• What is required: Count the lines in the items below that contain the string "cuff", and reply with only that number.

• Given records:
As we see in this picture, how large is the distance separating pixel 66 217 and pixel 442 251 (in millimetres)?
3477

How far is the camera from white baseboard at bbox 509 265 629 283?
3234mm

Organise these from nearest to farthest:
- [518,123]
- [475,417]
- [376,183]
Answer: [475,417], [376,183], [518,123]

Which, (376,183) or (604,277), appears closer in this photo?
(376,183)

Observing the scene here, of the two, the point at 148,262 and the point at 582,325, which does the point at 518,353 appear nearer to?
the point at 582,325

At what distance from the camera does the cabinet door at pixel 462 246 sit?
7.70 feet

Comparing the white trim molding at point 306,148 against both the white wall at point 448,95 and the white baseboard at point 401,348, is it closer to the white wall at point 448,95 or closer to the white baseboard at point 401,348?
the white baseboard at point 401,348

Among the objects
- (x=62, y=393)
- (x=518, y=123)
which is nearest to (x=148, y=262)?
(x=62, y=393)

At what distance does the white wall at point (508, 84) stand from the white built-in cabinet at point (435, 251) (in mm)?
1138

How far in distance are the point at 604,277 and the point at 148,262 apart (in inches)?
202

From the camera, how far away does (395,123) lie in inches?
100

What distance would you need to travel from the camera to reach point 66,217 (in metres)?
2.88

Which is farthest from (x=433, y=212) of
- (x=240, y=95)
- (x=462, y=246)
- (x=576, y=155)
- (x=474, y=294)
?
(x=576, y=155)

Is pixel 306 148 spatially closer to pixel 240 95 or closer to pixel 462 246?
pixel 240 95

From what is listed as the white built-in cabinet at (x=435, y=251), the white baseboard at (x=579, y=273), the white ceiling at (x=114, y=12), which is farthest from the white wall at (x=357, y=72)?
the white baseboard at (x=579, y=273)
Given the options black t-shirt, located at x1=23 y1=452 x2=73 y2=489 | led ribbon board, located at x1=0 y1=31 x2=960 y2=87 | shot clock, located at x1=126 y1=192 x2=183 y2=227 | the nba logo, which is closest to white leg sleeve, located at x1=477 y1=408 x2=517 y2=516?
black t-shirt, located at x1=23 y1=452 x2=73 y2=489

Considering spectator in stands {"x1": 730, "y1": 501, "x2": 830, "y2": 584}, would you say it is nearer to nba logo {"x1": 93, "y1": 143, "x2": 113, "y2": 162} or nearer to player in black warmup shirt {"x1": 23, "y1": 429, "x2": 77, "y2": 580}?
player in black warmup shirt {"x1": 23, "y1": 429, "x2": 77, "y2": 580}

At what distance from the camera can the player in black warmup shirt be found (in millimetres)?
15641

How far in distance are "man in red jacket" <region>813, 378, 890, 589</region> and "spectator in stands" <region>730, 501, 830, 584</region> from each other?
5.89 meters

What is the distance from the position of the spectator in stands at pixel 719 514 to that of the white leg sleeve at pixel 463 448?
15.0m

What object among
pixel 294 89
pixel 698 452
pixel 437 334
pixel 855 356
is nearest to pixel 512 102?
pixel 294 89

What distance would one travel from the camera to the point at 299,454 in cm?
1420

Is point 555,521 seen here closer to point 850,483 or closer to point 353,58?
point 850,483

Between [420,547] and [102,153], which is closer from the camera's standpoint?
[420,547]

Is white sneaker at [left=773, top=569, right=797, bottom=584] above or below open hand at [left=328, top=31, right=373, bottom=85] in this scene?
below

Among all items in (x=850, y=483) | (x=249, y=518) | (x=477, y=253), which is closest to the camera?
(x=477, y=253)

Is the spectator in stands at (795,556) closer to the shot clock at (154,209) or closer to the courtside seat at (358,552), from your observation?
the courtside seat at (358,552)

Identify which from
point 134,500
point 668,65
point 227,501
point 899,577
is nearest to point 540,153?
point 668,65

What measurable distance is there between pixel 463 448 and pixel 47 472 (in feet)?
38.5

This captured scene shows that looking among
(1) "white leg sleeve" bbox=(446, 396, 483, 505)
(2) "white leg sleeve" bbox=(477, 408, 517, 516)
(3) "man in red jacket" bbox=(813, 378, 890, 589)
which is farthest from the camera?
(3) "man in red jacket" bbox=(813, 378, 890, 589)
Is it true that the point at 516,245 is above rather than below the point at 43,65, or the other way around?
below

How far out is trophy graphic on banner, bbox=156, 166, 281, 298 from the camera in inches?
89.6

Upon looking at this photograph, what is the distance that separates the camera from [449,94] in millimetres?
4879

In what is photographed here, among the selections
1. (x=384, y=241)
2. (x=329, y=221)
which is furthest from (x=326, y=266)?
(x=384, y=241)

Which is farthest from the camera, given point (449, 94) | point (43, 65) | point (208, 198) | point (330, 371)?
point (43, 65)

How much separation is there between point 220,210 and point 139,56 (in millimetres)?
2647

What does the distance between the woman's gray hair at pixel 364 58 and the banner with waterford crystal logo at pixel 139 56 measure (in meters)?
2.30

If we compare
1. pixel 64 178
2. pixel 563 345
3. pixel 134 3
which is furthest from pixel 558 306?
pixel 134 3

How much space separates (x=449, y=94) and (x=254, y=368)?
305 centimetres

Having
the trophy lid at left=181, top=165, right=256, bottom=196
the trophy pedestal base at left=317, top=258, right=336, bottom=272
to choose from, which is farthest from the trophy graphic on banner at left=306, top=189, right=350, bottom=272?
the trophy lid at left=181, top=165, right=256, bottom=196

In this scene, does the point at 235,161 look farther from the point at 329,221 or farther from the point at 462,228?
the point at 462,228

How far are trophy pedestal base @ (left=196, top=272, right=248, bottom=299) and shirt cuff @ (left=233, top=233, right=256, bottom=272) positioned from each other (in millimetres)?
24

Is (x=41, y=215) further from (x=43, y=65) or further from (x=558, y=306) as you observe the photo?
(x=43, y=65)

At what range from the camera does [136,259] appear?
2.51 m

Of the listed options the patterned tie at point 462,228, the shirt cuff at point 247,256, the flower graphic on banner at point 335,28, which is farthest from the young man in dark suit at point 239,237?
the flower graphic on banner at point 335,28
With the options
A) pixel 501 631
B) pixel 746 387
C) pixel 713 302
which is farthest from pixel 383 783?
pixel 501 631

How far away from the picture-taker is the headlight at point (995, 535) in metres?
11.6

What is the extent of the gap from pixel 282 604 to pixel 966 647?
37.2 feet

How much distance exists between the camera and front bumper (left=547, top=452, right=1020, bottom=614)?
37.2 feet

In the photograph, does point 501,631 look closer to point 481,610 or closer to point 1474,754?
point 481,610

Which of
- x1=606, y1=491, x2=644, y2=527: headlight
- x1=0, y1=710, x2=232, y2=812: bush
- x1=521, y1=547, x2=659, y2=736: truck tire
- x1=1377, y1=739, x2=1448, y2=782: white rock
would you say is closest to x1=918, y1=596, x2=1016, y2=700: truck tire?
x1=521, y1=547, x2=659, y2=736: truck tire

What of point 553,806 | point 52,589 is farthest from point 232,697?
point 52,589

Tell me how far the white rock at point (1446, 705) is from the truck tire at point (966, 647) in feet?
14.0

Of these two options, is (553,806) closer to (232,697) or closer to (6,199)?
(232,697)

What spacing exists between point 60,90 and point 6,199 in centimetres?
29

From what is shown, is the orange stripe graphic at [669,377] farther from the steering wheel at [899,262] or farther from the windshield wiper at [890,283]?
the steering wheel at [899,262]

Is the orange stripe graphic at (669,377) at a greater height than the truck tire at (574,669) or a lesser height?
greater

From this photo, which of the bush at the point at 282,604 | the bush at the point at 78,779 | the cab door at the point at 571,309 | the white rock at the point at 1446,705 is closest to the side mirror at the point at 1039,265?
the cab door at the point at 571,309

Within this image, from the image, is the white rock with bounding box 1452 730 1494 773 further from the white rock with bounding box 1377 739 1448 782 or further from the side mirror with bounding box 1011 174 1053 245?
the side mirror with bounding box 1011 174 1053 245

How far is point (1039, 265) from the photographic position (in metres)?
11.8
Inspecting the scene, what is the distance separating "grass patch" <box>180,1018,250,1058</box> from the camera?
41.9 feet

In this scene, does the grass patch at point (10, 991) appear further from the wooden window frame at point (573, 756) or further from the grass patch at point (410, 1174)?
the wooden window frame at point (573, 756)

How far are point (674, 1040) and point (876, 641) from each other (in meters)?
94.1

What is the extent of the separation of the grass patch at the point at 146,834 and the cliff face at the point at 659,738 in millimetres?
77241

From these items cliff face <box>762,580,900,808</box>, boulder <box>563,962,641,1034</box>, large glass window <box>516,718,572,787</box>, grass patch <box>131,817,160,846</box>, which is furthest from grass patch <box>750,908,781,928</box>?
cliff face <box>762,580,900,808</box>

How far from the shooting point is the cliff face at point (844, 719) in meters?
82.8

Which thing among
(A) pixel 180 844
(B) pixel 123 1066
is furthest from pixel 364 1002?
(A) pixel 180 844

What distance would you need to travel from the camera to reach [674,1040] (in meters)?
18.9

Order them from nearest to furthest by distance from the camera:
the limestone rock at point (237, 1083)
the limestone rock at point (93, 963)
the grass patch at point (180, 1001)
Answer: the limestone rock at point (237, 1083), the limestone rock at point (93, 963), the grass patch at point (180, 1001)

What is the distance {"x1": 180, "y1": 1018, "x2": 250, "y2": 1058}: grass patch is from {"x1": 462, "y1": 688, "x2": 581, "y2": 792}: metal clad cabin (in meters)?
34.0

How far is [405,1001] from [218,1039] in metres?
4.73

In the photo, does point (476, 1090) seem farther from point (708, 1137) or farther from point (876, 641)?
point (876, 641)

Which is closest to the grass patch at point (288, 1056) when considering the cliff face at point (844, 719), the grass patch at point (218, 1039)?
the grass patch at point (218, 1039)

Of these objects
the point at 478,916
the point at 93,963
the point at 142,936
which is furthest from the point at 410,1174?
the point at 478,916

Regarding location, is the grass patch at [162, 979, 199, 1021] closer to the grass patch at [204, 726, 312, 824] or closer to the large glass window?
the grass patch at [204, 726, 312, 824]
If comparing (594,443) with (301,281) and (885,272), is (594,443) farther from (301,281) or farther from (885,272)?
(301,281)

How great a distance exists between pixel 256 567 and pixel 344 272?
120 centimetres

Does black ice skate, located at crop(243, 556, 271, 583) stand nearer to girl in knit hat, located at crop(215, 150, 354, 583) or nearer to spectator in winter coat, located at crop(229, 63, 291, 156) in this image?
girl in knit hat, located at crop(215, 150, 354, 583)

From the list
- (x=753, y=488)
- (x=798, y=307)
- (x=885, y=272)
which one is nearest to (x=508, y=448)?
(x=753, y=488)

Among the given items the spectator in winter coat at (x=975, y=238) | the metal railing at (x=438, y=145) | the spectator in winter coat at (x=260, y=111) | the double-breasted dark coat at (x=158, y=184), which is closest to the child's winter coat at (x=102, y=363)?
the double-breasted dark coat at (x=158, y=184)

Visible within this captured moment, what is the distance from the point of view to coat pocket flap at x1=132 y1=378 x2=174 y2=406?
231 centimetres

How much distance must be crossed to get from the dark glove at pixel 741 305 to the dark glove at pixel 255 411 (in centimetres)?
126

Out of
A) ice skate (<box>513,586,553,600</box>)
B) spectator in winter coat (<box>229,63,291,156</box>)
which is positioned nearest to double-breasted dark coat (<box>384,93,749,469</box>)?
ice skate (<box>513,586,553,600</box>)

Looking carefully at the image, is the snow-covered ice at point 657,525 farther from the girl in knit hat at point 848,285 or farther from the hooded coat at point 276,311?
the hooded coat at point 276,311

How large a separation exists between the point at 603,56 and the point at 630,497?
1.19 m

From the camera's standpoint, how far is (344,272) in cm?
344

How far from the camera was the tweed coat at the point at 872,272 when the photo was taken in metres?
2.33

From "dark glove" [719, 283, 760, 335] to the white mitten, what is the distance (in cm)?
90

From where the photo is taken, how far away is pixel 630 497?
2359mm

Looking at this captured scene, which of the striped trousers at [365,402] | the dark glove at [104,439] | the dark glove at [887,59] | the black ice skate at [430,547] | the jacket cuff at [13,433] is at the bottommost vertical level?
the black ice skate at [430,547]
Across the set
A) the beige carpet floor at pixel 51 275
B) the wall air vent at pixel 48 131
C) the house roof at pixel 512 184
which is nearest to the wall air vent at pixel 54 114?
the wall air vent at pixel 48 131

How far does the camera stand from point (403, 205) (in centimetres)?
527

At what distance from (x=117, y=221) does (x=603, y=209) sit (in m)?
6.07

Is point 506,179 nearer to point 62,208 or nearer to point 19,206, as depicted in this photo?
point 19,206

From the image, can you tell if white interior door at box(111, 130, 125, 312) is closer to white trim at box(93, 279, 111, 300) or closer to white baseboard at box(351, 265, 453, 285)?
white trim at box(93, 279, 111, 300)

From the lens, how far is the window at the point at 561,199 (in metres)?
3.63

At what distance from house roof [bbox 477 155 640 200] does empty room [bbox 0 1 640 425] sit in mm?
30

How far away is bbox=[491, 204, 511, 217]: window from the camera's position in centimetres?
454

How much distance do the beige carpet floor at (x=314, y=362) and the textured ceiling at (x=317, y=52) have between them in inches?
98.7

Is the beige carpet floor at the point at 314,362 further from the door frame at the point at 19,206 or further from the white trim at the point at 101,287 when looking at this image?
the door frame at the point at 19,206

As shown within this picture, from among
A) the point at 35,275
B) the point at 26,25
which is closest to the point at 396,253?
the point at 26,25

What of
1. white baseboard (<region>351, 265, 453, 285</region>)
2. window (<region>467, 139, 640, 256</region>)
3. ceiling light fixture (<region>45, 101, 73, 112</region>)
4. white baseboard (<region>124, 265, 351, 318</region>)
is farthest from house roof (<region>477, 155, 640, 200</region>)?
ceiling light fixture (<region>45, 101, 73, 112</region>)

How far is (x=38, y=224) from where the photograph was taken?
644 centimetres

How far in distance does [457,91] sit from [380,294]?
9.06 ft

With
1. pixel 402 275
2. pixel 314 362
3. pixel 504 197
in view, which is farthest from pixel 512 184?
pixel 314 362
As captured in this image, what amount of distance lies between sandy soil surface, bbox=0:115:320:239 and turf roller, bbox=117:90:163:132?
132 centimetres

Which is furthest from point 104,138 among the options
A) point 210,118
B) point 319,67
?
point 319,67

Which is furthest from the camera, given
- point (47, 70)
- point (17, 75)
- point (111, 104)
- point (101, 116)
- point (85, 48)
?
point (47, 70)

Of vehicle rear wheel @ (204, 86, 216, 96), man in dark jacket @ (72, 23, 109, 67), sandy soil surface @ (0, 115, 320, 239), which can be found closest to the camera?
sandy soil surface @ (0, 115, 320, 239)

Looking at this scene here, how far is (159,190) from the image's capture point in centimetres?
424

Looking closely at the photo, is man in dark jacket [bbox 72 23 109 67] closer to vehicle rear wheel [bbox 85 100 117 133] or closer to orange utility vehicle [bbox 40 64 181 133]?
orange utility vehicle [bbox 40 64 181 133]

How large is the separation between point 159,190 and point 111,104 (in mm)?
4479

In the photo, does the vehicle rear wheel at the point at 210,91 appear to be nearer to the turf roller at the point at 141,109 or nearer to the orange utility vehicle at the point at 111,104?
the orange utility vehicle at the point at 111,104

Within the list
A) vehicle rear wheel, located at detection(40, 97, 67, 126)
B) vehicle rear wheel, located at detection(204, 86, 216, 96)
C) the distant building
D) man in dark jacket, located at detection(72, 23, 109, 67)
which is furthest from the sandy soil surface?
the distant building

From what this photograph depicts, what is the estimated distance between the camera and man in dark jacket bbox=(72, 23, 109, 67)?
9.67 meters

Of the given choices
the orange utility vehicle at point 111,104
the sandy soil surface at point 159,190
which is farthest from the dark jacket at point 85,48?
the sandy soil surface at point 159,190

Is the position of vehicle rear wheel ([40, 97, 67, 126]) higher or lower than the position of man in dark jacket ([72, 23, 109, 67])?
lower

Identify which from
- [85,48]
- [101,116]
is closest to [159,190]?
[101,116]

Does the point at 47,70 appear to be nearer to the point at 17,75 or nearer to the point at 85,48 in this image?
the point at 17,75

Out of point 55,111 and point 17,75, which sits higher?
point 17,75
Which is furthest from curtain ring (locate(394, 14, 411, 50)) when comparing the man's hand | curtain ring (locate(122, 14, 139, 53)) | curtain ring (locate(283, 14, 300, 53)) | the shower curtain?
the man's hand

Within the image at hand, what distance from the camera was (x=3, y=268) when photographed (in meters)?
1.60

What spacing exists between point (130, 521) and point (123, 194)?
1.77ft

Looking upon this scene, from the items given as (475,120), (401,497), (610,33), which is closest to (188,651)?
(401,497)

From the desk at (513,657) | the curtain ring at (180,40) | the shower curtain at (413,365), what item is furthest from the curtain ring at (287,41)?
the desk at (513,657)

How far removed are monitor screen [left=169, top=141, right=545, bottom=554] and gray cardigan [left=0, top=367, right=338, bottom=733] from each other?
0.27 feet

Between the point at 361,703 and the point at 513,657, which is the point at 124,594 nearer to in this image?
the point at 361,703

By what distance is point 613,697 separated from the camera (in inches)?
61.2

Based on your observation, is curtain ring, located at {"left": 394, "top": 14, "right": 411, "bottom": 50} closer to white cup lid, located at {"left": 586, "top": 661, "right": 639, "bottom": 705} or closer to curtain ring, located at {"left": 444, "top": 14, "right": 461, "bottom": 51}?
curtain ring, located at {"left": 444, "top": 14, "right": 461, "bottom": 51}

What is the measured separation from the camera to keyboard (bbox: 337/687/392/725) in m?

• Exercise answer: 3